Search code examples
metadatardfatom-feedrdfadublin-core

Format to use for exposing structured meta data (dublin core, rdf, atom)?


In an altruistic manner I would like to expose as much structured data about my website. I also wouldn't mind SEO boost but its secondary.

Seems there are a couple of options:

  • Full on RDF (kill me now XML)
  • Atom with your own custom tags (liking that)
  • RDFa in your webpage (might help SEO)
  • Dublin Core Meta tags
  • Dublin Core using RDFa
  • Atom with RDFa

I'm just trying to make it easy for people to get data off my site.

The nice thing about standards is that there are so many of them to choose from.

Which one do you think I should use?


Solution

  • RDF is not just XML; RDF is a data model that relies on sets of triples (subject, predicate, object) and URIs to unambiguously refer to things. Actually, people working with RDF tend to run away from RDF/XML and we prefer RDF/Turtle or RDF/Ntriples, even RDF in JSON format. These serializations are more readable, easier to construct and easier to parse. Moreover, there are many tools that allow you to transform between all the range of RDF flavors (i.e: rapper or Jena).

    When it comes to publishing information in RDF. You generally have three different choices:

    1. To provide RDF dumps of your data.
    2. To publish RDF following the Linked Data rules.
    3. To add metadata to your existing Web pages with RDFa.

    ... these are not exclusive. You can go for any combination of them, the most important thing is choosing the correct structure of URIs (see Cool URIs don't change).

    Following your SO profile I see that you're working on a social taste recommendation website (http://evocatus.com/). I assume that you might want to expose information about those reviews. So for a review like http://evocatus.com/sauce/cholula-chipolte-hot-sauce/272645/ you can provide different serializations and give back not just HTML but also:

    • .../holula-chipolte-hot-sauce/272645/rdf-turtle
    • .../holula-chipolte-hot-sauce/272645/rdf-xml
    • .../holula-chipolte-hot-sauce/272645/rdf-json
    • and one for any other type of format you want to expose.

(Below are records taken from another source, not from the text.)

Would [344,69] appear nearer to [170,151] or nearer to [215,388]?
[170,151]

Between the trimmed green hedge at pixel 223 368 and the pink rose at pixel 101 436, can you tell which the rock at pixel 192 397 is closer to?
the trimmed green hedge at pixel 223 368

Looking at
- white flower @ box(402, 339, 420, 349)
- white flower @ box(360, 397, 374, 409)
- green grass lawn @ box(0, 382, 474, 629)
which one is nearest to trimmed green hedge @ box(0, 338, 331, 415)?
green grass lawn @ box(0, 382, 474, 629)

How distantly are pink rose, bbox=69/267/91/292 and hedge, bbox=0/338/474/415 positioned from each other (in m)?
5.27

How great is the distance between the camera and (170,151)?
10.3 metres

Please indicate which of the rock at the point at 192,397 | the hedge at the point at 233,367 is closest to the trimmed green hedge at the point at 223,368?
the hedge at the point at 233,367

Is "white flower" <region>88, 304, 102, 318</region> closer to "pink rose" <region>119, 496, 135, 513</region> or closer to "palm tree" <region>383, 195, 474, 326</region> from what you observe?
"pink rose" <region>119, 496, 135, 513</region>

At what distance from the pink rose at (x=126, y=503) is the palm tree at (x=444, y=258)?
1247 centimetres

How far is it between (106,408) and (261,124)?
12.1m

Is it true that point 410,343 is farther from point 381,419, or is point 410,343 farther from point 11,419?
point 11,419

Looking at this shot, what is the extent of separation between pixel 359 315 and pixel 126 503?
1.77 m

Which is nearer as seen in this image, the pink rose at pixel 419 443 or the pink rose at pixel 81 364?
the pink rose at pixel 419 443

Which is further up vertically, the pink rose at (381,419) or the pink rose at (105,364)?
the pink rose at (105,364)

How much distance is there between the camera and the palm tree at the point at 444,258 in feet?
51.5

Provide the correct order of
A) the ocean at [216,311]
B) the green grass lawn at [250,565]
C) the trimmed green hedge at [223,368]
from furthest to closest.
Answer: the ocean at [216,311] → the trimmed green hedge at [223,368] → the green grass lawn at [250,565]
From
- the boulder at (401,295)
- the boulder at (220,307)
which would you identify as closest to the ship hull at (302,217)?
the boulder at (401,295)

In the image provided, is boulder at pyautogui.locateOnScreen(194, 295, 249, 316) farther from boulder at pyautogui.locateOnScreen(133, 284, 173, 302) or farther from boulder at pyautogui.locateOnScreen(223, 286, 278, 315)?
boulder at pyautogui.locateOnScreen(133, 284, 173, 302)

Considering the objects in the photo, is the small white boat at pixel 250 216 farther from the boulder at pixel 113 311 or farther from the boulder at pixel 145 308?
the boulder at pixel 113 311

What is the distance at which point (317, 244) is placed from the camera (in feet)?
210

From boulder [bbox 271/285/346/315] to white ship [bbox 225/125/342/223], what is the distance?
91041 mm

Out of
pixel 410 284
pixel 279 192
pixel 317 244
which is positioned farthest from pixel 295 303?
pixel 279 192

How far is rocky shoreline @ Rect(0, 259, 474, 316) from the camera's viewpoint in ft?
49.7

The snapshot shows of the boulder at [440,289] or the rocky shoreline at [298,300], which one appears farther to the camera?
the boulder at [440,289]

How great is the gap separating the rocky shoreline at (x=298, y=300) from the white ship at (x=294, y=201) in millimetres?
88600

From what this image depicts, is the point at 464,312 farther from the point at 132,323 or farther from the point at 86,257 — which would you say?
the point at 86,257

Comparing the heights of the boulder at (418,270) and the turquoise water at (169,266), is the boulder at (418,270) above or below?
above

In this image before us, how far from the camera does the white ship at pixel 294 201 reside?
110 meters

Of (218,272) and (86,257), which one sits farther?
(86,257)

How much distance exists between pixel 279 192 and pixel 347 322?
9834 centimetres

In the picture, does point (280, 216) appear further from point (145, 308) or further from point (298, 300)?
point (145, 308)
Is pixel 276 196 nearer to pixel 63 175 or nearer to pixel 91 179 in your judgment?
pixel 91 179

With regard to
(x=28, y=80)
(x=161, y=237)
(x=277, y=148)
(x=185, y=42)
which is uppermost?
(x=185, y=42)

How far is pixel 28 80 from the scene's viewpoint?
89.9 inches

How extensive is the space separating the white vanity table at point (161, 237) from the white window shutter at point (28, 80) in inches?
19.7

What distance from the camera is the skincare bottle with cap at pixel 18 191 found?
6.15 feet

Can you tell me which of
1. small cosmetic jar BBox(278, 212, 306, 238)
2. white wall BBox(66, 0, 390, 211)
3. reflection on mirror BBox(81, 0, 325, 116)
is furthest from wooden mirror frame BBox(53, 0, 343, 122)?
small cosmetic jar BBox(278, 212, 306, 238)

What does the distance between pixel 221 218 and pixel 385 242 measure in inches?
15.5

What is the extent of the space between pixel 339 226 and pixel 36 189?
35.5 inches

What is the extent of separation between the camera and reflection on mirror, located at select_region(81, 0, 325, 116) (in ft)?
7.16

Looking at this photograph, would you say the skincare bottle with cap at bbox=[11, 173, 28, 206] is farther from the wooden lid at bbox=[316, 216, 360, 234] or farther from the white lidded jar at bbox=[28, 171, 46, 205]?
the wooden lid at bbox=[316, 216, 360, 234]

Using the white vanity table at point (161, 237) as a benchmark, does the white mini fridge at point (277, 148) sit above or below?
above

    In addition, the HTML version could be enhanced with RDFa. Depending on the type of client that consumes your data, following content negotiation rules, you'll redirect the HTTP request to whichever format is accepted by the client. This is established by the HTTP header Accept. So a request like the one below with curl would be redirected by your application giving back the RDF/XML version:

    curl -H 'Accept: application/rdf+xml' .../holula-chipolte-hot-sauce/272645/
    

    In the future, people would be able to say things about existing reviews in your site by just reusing your URIs in their RDF data. That's the power of RDF and Linked Data.

    About Dublin Core, you could use Dublin Core with either RDF or RDFa. But, in your case there are some other interesting ontologies to consider and the right thing would be to use a mix of all of them:

    • FOAF: Friend Of A Friend, to express user personal information and relations between users.
    • Tag Ontology: A very simple ontology to express tag information.
    • RDF Review Vocabulary: Vocabulary for expressing reviews and ratings using RDF.
    • GoodRelations: An ontology to express product information and eCommerce.
    • Vcard/RDF: for addresses, normally used in combination with FOAF.

    There is one site called http://revyu.com/ that uses all these ontologies (except GoodRelations), so you could use it as a guideline. See for instance:

    ... these are HTML and RDF versions of the same review.

    Unlike with ATOM, as you can see, with RDF you would be able to reuse existing ontologies and since RDF is based on URIs everything would be interlinked.

    Linked Data Added Value

    What would happen if you invest sometime linking your products and reviews to other data sources ? (i.e: dbpedia.org or freebase.com). Let's imagine that you start linking all your Beer reviews (http://evocatus.com/beer/) to whatever brewery is manufacturing the product from (http://dbpedia.org/page/Alcoholic_beverage), by following the links you would be able to know for instance where the preferable beers are manufactured. Dbpedia holds that information.

    Also see that in Freebase, that also provides RDF versions, you could link to manufacturers. For instance see, http://rdf.freebase.com/rdf/en.budweiser in RDF or http://www.freebase.com/view/en/budweiser in HTML.